Google: multa da 7 milioni per violazione Gdpr

Una multa da oltre 7 milioni di euro, 75 milioni di corone svedesi per la precisione. E’ quella comminata in Svezia dal­­ Datainspektionen, il Garante privacy svedese. (DPA) a Google, per mancato rispetto del Gdpr in merito alla cancellazione informazioni personali. Nello specifico il motore di ricerca non avrebbe fatto quanto previsto dal Regolamento Generale sulla Protezione dei Dati in materia di diritto all’oblio su internet. Google, dunque, non ha fatto quanto prescritto dal regolamento per i motori di ricerca in merito alla cancellazione di notizie e alla rimozione di informazioni personali. I fatti risalgono al 2017, quando l’Autority svedese per la privacy (DPA) ha portato avanti un audit sul modo in cui il colosso di Mountain View gestisce i dati personali, i nomi delle persone che compaiono nei motori di ricerca, e le richieste di cancellazione degli stessi dalla ricerca di Google. Nel corso dell’indagine portata avanti dal Garante svedese è emerso che una serie di nomi e di informazioni personali andavano rimosse. L’ordine di cancellare le notizie è arrivato, così, al motore di ricerca.

La richiesta di cancellare notizie da Google e, dunque, mettere in pratica il diritto all’oblio su internet previsto dal Gdpr, non è stata portata a termine correttamente e completamente dal motore di ricerca. Questo quanto emerso da una successiva verifica fatta dal Garante svedese che, nel 2018, ha deciso di avviare un audit di follow-up sulla vicenda per capire se fosse il caso di emettere una sanzione ai danni del motore di ricerca. “Cancellare notizie da Google, mettere in pratica il diritto all’oblio su internet, sono tutte prescrizioni incluse nel Gdpr che ha alzato l’asticella e aumentato il livello di responsabilità di organizzazioni, aziende e società che raccolgono ed elaborano dati personali. Tra i diritti dei singoli è stato incluso proprio il diritto all’oblio, e la cancellazione di notizie e informazioni personali dai motori di ricerca. – ha ricordato Lena Lindgren Schelin, direttore generale del DPA – Abbiamo scoperto che Google non sta rispettando pienamente i propri obblighi in merito al diritto alla protezione dei dati”.
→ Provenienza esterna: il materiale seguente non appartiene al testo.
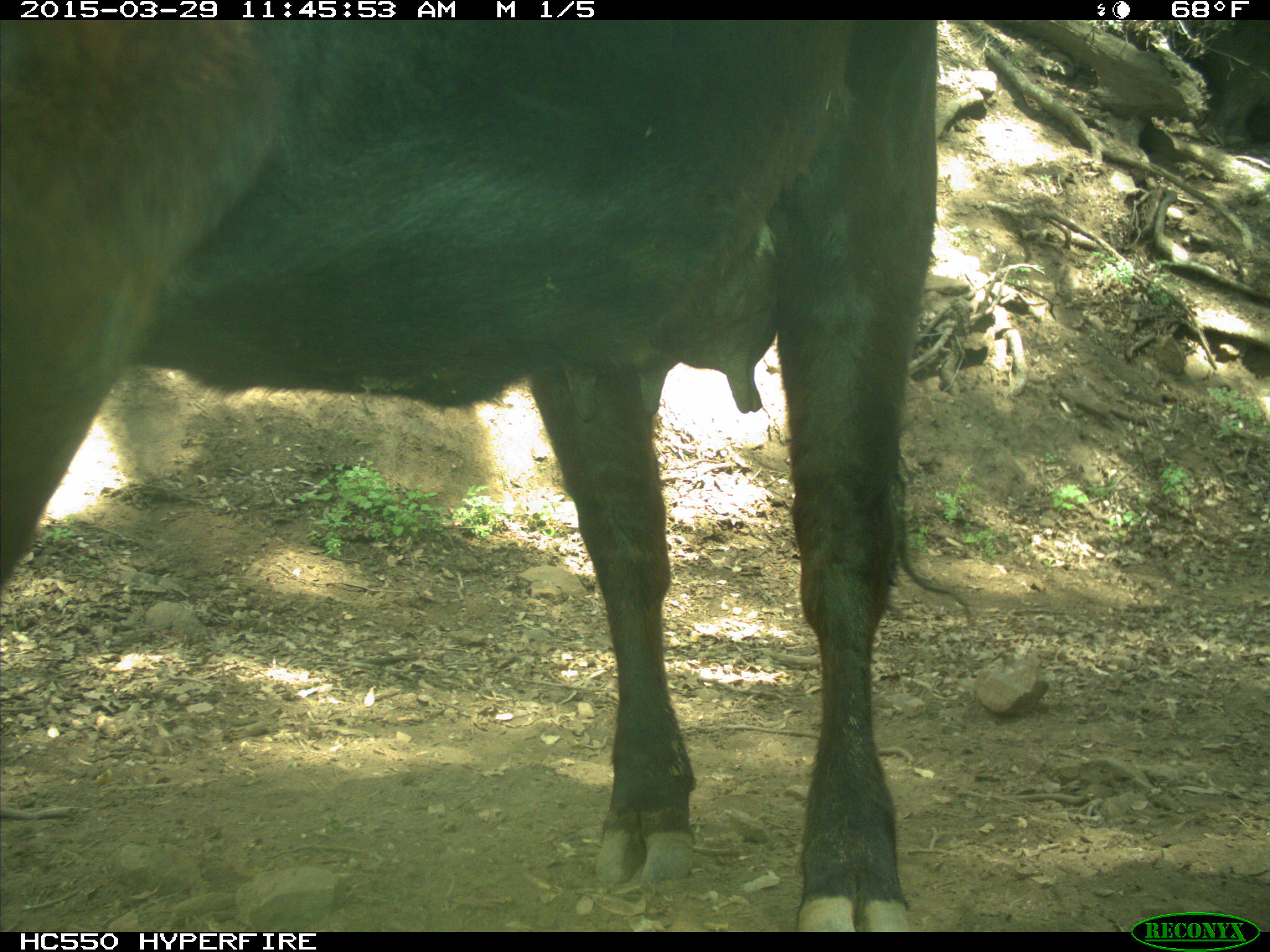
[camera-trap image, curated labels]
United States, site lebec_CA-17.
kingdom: Animalia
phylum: Chordata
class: Mammalia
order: Artiodactyla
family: Bovidae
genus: Bos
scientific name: Bos taurus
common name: domestic cow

Nello specifico Google non aveva rimosso correttamente due elenchi di dati personali che comparivano nei risultati della ricerca, e dunque non aveva eseguito la richiesta arrivata nel 2017 dall’Autorithy svedese per la privacy. Nel primo caso Google ha ristretto il campo degli indirizzi web che dovevano essere rimossi. Nel secondo elenco, invece, Google non ha cancellato notizie e dati personali nel tempo stabilito. Una volta rimossi i risultati di una ricerca, Google è solito avvisare il sito web cui punta quel collegamento, e indicare al proprietario di quel dominio che la pagina web è stata rimossa dai motori di ricerca dopo una richiesta di cancellazione. Questa procedura consente al proprietario del sito in questione di pubblicare nuovamente la pagina, affinché venga nuovamente “indicizzata” e successivamente visualizzata sul motore di ricerca attraverso un nuovo collegamento. Una modalità, quella operata da Google, che “di fatto rende inefficace il diritto all’oblio dell’individuo”, ha spiegato Olle Pettersson, consulente legale della DPA. Il motore di ricerca “invia queste informazioni ai proprietari dei siti, senza nessun tipo di fondamento legale, attraverso indicazioni fuorvianti e non corrette”, ha aggiunto Pettersson.

Va ricordato che con la sentenza del 13 maggio 2014 la Corte di Giustizia dell’Unione Europea ha chiarito l’importanza del diritto all’oblio, spiegando che cittadini europei hanno il diritto di richiedere la rimozione di informazioni dai motori di ricerca se queste sono “non adatte, irrilevanti o non più rilevanti”. Il Gdpr, invece, affronta la questione del diritto all’oblio all’articolo 17, prescrivendo che “l’interessato ha il diritto di ottenere dal titolare del trattamento la cancellazione dei dati personali che lo riguardano senza ingiustificato ritardo e il titolare del trattamento ha l’obbligo di cancellare senza ingiustificato ritardo i dati personali”.

Dopo la multa da 7 milioni di euro Google può presentare ricorso contro la decisione del Garante svedese entro tre settimane, prima che la decisione e l’ammenda diventino definitive e, dunque, esecutive.